Over this land and its constant people icy northers, victorious in elemental conflicts far above the Rockies, rush swirling and sweeping. They snap tense, sapless branches and roll dried leaves and other ghosts of dead summer before their force. They pile their snows in the angles of the rail fence and upon the southern banks of ravines, and whistle for warmth through the key-holes and under the shrunken doors of farm-houses.

But winds and snows disappear, and again life leaps into pasture-land. A yellow light glowing between branches foreruns the green on brown stalk and tree. The meadow-lark lifts his buoyant note in the air, and the farmer clears his field and manures his furrow with sleepy bonfires and the ashes of dead stalks. Earth springs to vital show in slender grasses and rose-red verbena, and the pale canary of the bastard indigo.

In this great folkland of the Big Muddy, which is beyond praise in the ordinary phrase of men, there live alongside many other types, a peculiar man and woman. They are—to repeat, for clearness’ sake—only two of many types there indwelling, for it is true of these parts as was said of England in 1755: “You see more people in the roads than in all Europe, and more uneasy countenances than are to be found in the world besides.”

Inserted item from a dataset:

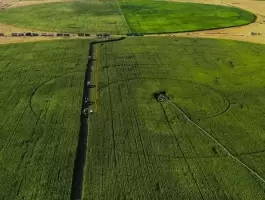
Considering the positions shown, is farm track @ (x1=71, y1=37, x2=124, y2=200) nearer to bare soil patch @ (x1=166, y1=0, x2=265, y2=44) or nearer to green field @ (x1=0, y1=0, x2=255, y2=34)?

The man is seen in all our longitudes; the woman is rarely in any other milieu. She is a product of her city and town. The women of the country have ever before them queryings of the facts of life, the great lessons and slow processes of nature, the depth and feeling of country dwelling. But this city-woman suffers from shallowness and warp through her unknowledge of nature and the unsympathy with fellow humans that protection in bourgeois comfort engenders. She is inexperienced in the instructive adventure of the rich and the instructive suffering of the poor. The basis of her life is conventional.

The dollar to her eyes is apt to measure every value. Let us not forget that in the history of the world this is no new estimate. It was the ancient Sabine poet who advised “make money—honestly if we can, if not, dishonestly—only, make money.” “This is the money-got mechanic age,” cried Ben Jonson in Elizabeth’s day. And the poet of the “Elegy written in a Country Church-Yard” more than one hundred and fifty years ago wrote to his friend Wharton: “It is a foolish Thing that one can’t only not live as one pleases, but where and with whom one pleases, without Money.... Money is Liberty, and I fear money is Friendship too and Society, and almost every external Blessing.”